UPDATE: I've been able to implement a rather crude workaround that corrects this problem. In my application (a game), I have a sounder rendering class. I added a new method present() that is executed by the game logic on a periodic basis. The method uses a 1.5s timeout timer. When the timer bottoms out, the sound renderer plays an audio file that consists of 50ms of silence and then resets the timer.

This has corrected my issue... Far from optimal, but it works.

Android SoundPool really sucks. I have to

  int streamid = soundPool.play(sid, soundVolume, soundVolume, 0, loopVal, 1.0f);
  if (streamid == 0) {
    try {
     Thread.sleep(50);
    } catch (InterruptedException e) {
    e.printStackTrace();
    }
  }
} while(streamid == 0 && retry++<3);

But this isn't ideal, it really slows down the framerate.

You can initialize the SoundPool in a background thread and set a SoundPool.OnLoadCompleteListener to get informed when ready.

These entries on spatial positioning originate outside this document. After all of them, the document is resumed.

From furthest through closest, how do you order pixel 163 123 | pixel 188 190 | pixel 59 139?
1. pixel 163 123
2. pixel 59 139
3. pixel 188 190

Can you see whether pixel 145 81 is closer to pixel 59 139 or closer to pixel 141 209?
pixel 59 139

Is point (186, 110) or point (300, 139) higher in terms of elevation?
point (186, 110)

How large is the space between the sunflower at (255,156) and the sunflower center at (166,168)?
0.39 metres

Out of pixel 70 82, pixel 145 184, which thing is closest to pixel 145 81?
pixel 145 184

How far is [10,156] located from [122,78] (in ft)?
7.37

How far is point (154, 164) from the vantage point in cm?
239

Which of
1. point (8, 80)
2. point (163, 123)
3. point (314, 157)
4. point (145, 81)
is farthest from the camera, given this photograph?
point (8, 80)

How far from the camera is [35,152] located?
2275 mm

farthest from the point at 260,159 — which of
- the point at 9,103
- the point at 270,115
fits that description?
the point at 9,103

Also take a look to the example: specific sound must play when item is clicked

Four years since the original post and I'm having this same issue! In my case, it's on a Samsung Galaxy S3 using Android API 19. But I found a different solution that doesn't require playing a silent sound at a timed interval.

Instead, I found that it's only the first portion (50-100ms) of the audio file that isn't being played the first time. So editing my sound file so the resulting mp3 has about 100ms of silence at the beginning, it then plays correctly. The 100ms delay is barely perceptible for a button click.

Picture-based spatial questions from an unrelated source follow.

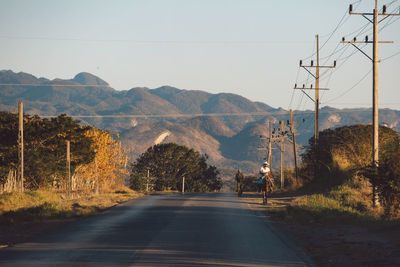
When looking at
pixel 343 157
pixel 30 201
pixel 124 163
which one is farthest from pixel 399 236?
pixel 124 163

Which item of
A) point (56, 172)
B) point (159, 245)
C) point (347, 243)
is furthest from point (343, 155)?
point (159, 245)

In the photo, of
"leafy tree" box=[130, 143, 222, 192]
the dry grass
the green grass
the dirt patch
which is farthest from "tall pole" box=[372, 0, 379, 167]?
"leafy tree" box=[130, 143, 222, 192]

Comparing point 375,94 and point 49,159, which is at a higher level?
point 375,94

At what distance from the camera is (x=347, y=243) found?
1496 cm

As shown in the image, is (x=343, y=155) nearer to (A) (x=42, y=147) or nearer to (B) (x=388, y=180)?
(B) (x=388, y=180)

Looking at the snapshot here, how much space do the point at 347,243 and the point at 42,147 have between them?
35.2 m

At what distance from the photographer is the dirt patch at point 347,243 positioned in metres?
12.4

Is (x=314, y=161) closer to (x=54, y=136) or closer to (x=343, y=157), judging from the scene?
(x=343, y=157)

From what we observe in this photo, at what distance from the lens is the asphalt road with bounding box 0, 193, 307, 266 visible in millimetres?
11922

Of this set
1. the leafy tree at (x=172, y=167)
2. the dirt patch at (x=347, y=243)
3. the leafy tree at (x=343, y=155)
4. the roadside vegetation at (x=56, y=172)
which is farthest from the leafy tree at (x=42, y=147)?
the leafy tree at (x=172, y=167)

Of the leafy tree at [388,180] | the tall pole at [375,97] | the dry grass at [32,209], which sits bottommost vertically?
the dry grass at [32,209]

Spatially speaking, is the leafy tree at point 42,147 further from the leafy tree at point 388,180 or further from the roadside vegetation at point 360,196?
the leafy tree at point 388,180

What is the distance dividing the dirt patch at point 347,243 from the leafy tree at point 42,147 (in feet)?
85.3

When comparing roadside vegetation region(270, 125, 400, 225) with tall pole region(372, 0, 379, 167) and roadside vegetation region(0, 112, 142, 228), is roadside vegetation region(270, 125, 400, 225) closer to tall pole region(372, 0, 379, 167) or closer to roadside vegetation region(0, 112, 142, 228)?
tall pole region(372, 0, 379, 167)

Issue still exists in 2021.

The only solution, that really gets rid of that initial delay, is to use a thread that continuously plays a sound with volume 0 every 5 seconds or so.

Kotlin code:

class SoundThread(soundPool: SoundPool) : Thread() {

    private var soundPool: SoundPool = soundPool;
    var sounds: BlockingQueue<SoundEntity> = LinkedBlockingQueue<SoundEntity>();

    override fun run() {
        var sound: SoundEntity;
        var prevTime = System.currentTimeMillis();

        while(true){
            var now = System.currentTimeMillis();
            if(now - prevTime > 5000){
                this.soundPool.play(1, 0.0f, 0.0f, 1, 0, 1.0f);
                prevTime = now;
            }

            if(!sounds.isEmpty()) {
                sound = sounds.take();
                this.soundPool.play(sound.soundId, sound.volume, sound.volume, 1, 0, 1.0f);
            }
        }
    }
}

Modified Andreas Linden's answer from here .

(I write this answer for the ones who overlook that workaround part in the question, like I did.)